--- Start ---

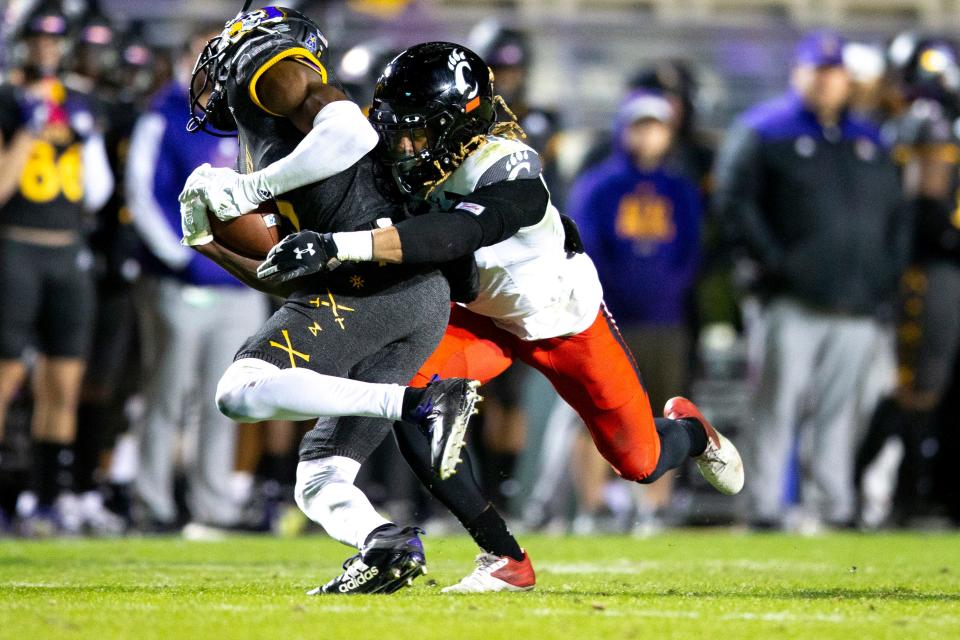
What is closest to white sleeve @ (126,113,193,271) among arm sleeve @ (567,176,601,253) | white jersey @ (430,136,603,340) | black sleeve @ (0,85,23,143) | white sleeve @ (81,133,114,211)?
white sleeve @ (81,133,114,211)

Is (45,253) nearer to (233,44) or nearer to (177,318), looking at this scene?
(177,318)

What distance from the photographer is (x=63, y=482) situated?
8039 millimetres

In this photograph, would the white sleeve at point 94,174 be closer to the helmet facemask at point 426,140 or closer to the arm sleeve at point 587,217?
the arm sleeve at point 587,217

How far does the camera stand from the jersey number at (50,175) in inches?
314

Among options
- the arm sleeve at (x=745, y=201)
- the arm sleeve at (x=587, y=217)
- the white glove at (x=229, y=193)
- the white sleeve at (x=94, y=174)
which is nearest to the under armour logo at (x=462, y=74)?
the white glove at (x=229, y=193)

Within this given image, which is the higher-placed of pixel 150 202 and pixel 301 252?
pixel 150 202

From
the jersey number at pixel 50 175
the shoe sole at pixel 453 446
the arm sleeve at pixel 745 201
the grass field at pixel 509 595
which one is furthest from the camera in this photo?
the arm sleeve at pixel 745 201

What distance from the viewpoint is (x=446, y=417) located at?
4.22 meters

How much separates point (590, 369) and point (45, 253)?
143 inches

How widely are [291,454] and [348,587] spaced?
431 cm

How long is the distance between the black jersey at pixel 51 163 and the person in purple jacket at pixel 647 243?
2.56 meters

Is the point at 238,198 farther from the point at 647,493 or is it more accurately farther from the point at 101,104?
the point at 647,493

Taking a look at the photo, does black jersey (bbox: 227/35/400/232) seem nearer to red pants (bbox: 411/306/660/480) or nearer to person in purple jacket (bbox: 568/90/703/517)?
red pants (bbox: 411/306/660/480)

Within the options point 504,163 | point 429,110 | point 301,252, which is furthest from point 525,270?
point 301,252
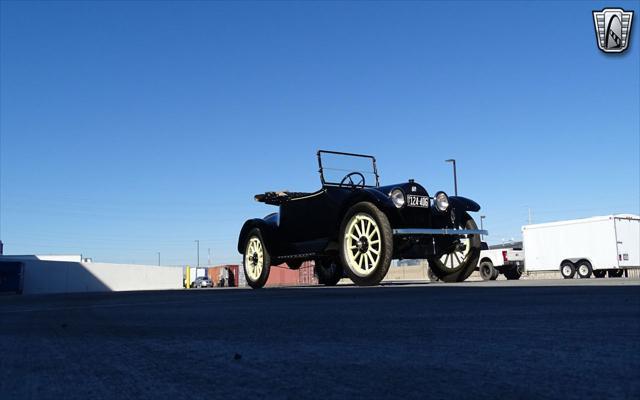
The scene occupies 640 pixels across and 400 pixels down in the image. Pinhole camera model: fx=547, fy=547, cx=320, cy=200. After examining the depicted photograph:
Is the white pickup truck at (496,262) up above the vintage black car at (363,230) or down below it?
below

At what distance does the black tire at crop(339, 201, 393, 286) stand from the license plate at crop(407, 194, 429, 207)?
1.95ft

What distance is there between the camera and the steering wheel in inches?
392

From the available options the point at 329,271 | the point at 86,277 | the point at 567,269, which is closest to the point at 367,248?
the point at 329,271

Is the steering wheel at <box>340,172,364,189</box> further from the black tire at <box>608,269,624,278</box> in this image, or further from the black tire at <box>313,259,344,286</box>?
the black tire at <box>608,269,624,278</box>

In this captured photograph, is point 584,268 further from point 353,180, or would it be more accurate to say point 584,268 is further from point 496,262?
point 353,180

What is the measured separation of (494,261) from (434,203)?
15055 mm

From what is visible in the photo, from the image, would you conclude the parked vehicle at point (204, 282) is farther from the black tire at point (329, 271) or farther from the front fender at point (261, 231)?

--- End ---

*Required work*: Rewrite all of the material above with every "steering wheel" changed to "dashboard" and nothing else altered. Leave out the pictures.

*Response*:
What is closest to white sleeve @ (126,113,193,271) among arm sleeve @ (567,176,601,253) | white jersey @ (430,136,603,340) | black sleeve @ (0,85,23,143) | white sleeve @ (81,133,114,211)?
white sleeve @ (81,133,114,211)

Is (45,253) nearer to (233,44) or nearer to (177,318), looking at this scene?
(177,318)

What distance from the photographer is (x=63, y=482) situated?
8039 millimetres

In this photograph, would the white sleeve at point 94,174 be closer to the helmet facemask at point 426,140 or closer to the arm sleeve at point 587,217?
the arm sleeve at point 587,217

How far does the camera stand from the jersey number at (50,175) in inches?
314

Among options
- the arm sleeve at (x=745, y=201)
- the arm sleeve at (x=587, y=217)
- the white glove at (x=229, y=193)
- the white sleeve at (x=94, y=174)
which is nearest to the under armour logo at (x=462, y=74)?
the white glove at (x=229, y=193)

Within this given image, which is the higher-placed of pixel 150 202 and pixel 301 252?
pixel 150 202

From
the jersey number at pixel 50 175
the shoe sole at pixel 453 446
the arm sleeve at pixel 745 201
the grass field at pixel 509 595
which one is furthest from the camera in this photo?
the arm sleeve at pixel 745 201

What distance from the viewpoint is (x=446, y=417) located at?
4.22 meters

How much separates point (590, 369) and point (45, 253)?
143 inches

How widely are [291,454] and [348,587] spaced?
431 cm

How long is the distance between the black jersey at pixel 51 163 and the person in purple jacket at pixel 647 243?
2.56 meters

Is the point at 238,198 farther from the point at 647,493 or is it more accurately farther from the point at 101,104?
the point at 647,493

Taking a look at the photo, does black jersey (bbox: 227/35/400/232) seem nearer to red pants (bbox: 411/306/660/480) or nearer to person in purple jacket (bbox: 568/90/703/517)?
red pants (bbox: 411/306/660/480)

Within the options point 504,163 | point 429,110 | point 301,252, which is furthest from point 525,270?
point 301,252
The scene occupies 640 pixels across and 400 pixels down in the image. Pinhole camera model: fx=547, fy=547, cx=320, cy=200. After examining the depicted photograph:
Is the white pickup truck at (496,262) up above the vintage black car at (363,230) or down below it?
below

At what distance does the black tire at crop(339, 201, 393, 286) stand from the license plate at crop(407, 194, 429, 207)?
1.95ft

What distance is there between the camera and the dashboard in inches?
392

From the available options the point at 329,271 | the point at 86,277 | the point at 567,269, which is closest to the point at 367,248?
the point at 329,271

Is the dashboard at <box>340,172,364,189</box> further from the black tire at <box>608,269,624,278</box> in this image, or further from the black tire at <box>313,259,344,286</box>?
the black tire at <box>608,269,624,278</box>

In this captured photograph, is point 584,268 further from point 353,180, or would it be more accurate to say point 584,268 is further from point 496,262?
point 353,180

What is the measured separation of (494,261) from (434,203)?
15055 mm

From what is visible in the photo, from the image, would you conclude the parked vehicle at point (204, 282) is farther from the black tire at point (329, 271) or farther from the front fender at point (261, 231)?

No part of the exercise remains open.